Neste tempo de Natal, celebramos o evento mais importante do cristianismo; a Encarnação do Verbo eterno de Deus que desce à nossa condição humana para nos redimir. Também foi no tempo de Natal que, em 3 de janeiro de 1892,  nasceu J.R.R. Tolkien, o famigerado autor de O Senhor dos Anéis e que dispensa apresentações.

Curiosamente, talvez, dado o tempo litúrgico de seu nascimento, providencialmente, J.R.R. Tolkien possuía uma visão peculiar da história Cristã, em que é unida narrativa literária fantástica, especificamente de mitos e contos de fadas, com narrativa Divina na História (a Encarnação do Verbo eterno de Deus). Nas próximas linhas, a partir de um ensaio de Tolkien, tentamos expor tal visão.

Teoria da Subcriação

O que são histórias de fadas? Qual a sua origem? Para que servem? Em seu ensaio On Fairy-Stories, Tolkien, a partir dessas questões, apresentou um excelente texto elucidativo sobre o processo de criação literária e mitopoese, criação de mitos. Tolkien, sendo católico, acreditava na existência de um Criador. Só existe um Criador capaz de criar. Nós, portanto, não temos poder de criação em si, mas, sendo criados à imagem e semelhança do Criador (Gn 1:26), temos a habilidade criativa inerente em nós:

“A Fantasia continua sendo um direito humano: fazemos em nossa medida e a nosso modo derivativo, porque somos feitos, e não apenas feitos, mas feitos à imagem e semelhança de um Criador.”

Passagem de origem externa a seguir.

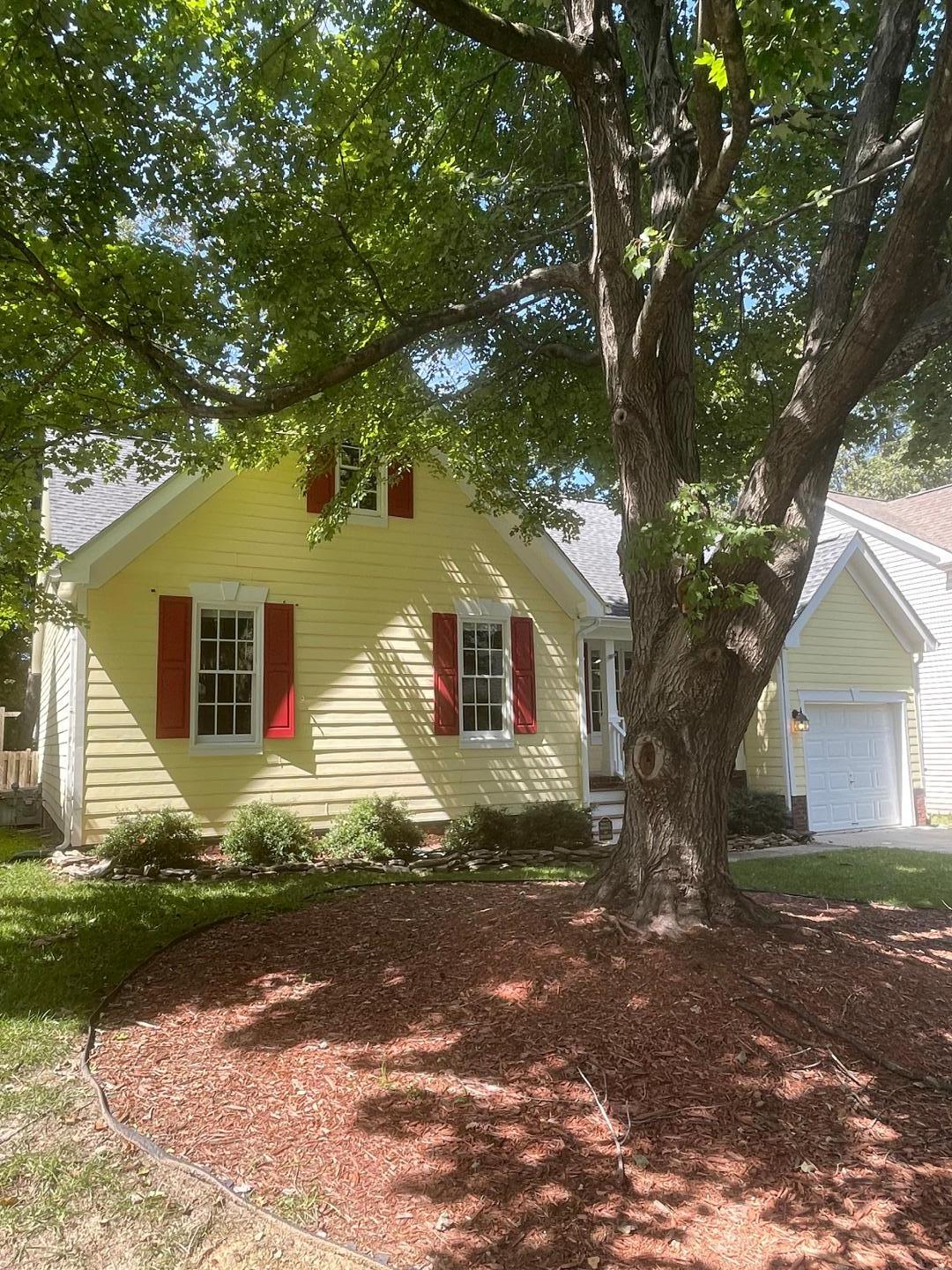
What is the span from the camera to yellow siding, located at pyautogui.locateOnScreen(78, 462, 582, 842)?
32.9ft

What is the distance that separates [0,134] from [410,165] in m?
3.35

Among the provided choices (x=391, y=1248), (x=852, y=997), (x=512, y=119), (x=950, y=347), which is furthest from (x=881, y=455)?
(x=391, y=1248)

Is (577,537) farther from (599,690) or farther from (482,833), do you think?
(482,833)

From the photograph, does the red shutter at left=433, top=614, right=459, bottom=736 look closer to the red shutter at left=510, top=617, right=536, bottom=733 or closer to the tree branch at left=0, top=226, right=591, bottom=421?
the red shutter at left=510, top=617, right=536, bottom=733

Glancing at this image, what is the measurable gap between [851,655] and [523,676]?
6565 millimetres

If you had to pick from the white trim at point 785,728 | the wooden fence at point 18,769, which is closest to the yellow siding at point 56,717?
the wooden fence at point 18,769

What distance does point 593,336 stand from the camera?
862 centimetres

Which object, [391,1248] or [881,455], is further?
[881,455]

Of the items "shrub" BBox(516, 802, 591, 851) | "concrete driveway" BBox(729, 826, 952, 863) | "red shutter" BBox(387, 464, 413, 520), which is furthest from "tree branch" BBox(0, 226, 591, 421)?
"concrete driveway" BBox(729, 826, 952, 863)

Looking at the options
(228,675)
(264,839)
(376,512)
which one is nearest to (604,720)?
(376,512)

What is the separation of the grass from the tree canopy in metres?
5.06

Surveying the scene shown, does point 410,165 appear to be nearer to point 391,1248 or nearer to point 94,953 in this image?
point 94,953

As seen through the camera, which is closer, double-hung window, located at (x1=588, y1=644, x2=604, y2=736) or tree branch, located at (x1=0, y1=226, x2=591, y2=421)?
tree branch, located at (x1=0, y1=226, x2=591, y2=421)

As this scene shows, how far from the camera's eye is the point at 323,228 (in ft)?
21.4
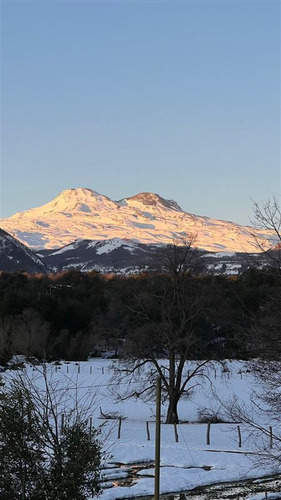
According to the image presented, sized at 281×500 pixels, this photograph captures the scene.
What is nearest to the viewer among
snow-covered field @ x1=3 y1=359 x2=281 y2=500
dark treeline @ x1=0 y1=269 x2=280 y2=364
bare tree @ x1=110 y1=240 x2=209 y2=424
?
snow-covered field @ x1=3 y1=359 x2=281 y2=500

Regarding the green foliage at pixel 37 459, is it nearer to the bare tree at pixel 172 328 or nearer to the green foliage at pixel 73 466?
the green foliage at pixel 73 466

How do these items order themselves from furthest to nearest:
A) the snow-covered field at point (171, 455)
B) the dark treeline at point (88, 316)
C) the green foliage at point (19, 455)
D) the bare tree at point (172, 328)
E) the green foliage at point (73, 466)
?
1. the dark treeline at point (88, 316)
2. the bare tree at point (172, 328)
3. the snow-covered field at point (171, 455)
4. the green foliage at point (19, 455)
5. the green foliage at point (73, 466)

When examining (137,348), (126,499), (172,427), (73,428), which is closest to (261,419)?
(172,427)

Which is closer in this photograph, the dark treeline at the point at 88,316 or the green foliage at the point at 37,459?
the green foliage at the point at 37,459

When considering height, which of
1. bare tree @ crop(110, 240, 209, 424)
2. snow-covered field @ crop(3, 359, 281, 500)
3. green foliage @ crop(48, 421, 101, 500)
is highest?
bare tree @ crop(110, 240, 209, 424)

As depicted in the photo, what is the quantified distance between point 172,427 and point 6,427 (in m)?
20.6

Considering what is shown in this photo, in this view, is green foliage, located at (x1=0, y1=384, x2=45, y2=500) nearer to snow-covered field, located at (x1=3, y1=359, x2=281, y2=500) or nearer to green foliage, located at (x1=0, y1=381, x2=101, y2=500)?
green foliage, located at (x1=0, y1=381, x2=101, y2=500)

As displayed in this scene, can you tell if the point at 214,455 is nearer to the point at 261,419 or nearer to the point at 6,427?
the point at 261,419

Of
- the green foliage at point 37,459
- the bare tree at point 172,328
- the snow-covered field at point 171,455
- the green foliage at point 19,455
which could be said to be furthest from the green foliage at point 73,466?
the bare tree at point 172,328

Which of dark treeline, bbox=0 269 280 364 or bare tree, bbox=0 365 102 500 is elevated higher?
dark treeline, bbox=0 269 280 364

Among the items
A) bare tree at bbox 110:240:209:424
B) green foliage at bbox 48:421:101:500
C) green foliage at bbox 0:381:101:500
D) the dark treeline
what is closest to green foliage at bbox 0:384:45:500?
green foliage at bbox 0:381:101:500

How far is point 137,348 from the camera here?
3142cm

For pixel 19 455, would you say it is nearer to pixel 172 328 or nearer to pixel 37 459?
pixel 37 459

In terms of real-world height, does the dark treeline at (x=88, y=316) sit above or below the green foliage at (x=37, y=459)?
above
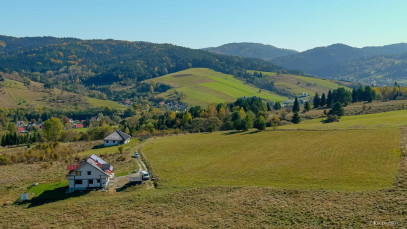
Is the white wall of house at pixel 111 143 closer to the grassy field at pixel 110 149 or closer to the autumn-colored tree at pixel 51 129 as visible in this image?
the grassy field at pixel 110 149

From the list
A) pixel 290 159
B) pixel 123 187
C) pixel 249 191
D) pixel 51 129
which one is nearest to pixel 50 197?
pixel 123 187

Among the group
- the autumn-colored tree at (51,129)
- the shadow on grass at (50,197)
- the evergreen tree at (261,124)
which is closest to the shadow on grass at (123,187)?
the shadow on grass at (50,197)

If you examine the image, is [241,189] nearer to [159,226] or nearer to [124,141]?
[159,226]

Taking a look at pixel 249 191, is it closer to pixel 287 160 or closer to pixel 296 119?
pixel 287 160

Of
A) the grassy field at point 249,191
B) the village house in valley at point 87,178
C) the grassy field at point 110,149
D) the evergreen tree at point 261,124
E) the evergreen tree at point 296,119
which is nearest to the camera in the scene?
the grassy field at point 249,191

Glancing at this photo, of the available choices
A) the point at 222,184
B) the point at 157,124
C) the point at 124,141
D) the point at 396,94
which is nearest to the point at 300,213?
the point at 222,184

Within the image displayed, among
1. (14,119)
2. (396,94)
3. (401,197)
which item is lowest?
Answer: (14,119)
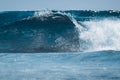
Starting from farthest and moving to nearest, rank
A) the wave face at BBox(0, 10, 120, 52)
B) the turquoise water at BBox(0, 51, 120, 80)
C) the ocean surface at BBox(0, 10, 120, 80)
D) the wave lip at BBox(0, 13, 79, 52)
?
the wave lip at BBox(0, 13, 79, 52) → the wave face at BBox(0, 10, 120, 52) → the ocean surface at BBox(0, 10, 120, 80) → the turquoise water at BBox(0, 51, 120, 80)

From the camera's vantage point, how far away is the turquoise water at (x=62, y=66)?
725 centimetres

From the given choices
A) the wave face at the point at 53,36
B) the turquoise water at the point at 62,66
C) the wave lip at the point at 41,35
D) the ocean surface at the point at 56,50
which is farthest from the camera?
the wave lip at the point at 41,35

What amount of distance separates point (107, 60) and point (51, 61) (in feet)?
5.42

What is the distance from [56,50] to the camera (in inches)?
484

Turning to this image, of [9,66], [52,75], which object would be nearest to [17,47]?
[9,66]

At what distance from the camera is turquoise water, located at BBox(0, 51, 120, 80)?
725 centimetres

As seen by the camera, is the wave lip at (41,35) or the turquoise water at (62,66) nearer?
the turquoise water at (62,66)

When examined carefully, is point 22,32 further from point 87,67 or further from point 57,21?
point 87,67

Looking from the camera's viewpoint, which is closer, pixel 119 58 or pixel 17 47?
pixel 119 58

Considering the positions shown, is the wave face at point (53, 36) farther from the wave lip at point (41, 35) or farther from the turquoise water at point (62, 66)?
the turquoise water at point (62, 66)

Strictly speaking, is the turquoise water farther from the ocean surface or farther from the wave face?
the wave face

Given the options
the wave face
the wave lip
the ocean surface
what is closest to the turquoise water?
the ocean surface

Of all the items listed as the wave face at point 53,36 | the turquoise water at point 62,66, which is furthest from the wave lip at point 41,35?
the turquoise water at point 62,66

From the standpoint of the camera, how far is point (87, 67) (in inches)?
331
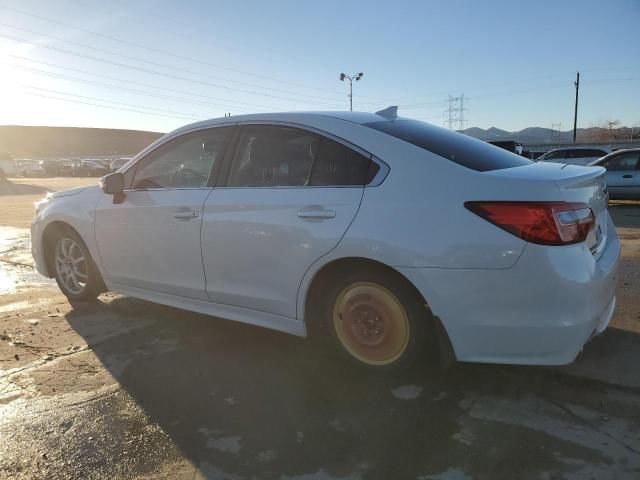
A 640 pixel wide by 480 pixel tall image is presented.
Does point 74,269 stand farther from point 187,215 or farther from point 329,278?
point 329,278

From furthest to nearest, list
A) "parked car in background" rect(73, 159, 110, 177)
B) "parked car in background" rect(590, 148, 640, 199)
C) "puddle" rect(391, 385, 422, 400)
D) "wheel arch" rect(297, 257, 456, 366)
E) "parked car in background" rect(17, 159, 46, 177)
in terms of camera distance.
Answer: "parked car in background" rect(17, 159, 46, 177), "parked car in background" rect(73, 159, 110, 177), "parked car in background" rect(590, 148, 640, 199), "puddle" rect(391, 385, 422, 400), "wheel arch" rect(297, 257, 456, 366)

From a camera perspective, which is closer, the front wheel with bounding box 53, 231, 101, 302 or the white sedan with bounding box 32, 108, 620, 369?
the white sedan with bounding box 32, 108, 620, 369

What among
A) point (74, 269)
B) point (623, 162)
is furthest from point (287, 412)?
point (623, 162)

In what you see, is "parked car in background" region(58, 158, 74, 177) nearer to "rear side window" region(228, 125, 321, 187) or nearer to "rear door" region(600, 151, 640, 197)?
"rear door" region(600, 151, 640, 197)

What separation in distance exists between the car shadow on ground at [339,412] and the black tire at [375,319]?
142mm

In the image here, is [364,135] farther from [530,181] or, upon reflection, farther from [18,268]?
[18,268]

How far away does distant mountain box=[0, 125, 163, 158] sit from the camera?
3583 inches

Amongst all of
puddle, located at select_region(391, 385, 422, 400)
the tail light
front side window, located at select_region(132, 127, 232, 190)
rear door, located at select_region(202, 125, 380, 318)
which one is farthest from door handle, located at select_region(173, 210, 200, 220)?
the tail light

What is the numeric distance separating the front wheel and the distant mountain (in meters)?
90.5

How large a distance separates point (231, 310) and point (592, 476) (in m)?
2.34

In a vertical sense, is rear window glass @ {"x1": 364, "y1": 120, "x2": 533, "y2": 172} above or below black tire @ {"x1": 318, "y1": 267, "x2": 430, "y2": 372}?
above

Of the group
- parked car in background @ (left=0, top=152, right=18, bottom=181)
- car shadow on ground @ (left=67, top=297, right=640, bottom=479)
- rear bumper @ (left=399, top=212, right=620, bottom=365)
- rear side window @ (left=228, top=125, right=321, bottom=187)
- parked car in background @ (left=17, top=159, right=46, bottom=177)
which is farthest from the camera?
parked car in background @ (left=17, top=159, right=46, bottom=177)

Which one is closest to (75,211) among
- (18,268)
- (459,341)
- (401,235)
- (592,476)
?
(18,268)

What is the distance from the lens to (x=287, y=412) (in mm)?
2840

Comumente, ao adentrarmos em um mundo fantasioso, em um conto de fadas criado por um escritor que nos agrada, exercemos uma certa crença literária. Um estado mental em que somos imergidos na história que está sendo contada e, com um encanto permanente, acreditamos no que está sendo dito sem fazer distinção entre realidade e ficção. Esse estado mental tem sido chamado de Suspensão Voluntária da Incredulidade, termo criado por Samuel Taylor Coleridge. Tolkien, porém, pensa que a suspensão da incredulidade não é exatamente o que acontece quando o encantamento está operante. Pelo contrário, ela acontece justamente quando o encanto é rompido, quando a arte fracassa em cativar-nos. Saímos daquele Mundo Secundário, que outrora estávamos imergidos, e o olhamos de fora, a partir do Mundo Primário. Nesse caso, a incredulidade acontece e, por benevolência, por faz de conta, praticamos a suspensão voluntária da incredulidade para lá ficar. Ela não representa, portanto, o que genuinamente acontece na experiência de encantamento. Tolkien, então, para descrever o Mundo Secundário (ou imaginário), essencialmente diferente do Mundo Primário (realidade criada por Deus), que possui uma consistência interna de maneira que o encanto acontece e, dentro desse mundo, tudo que ele relata é “verdade”, utiliza o termo Subcriação. O subcriador de sucesso, portanto, é o verdadeiro artista de Faërie (Reino Encantado). É aquele criador de histórias que nos traz um Mundo Secundário com consistência interna, onde temos a experiência de encantamento e exercemos a crença literária. A nossa imaginação assume o controle e entramos no mundo criado, acreditando que, nele, lá tudo é “verdade”. Não é necessário uma ação de suspensão da descrença.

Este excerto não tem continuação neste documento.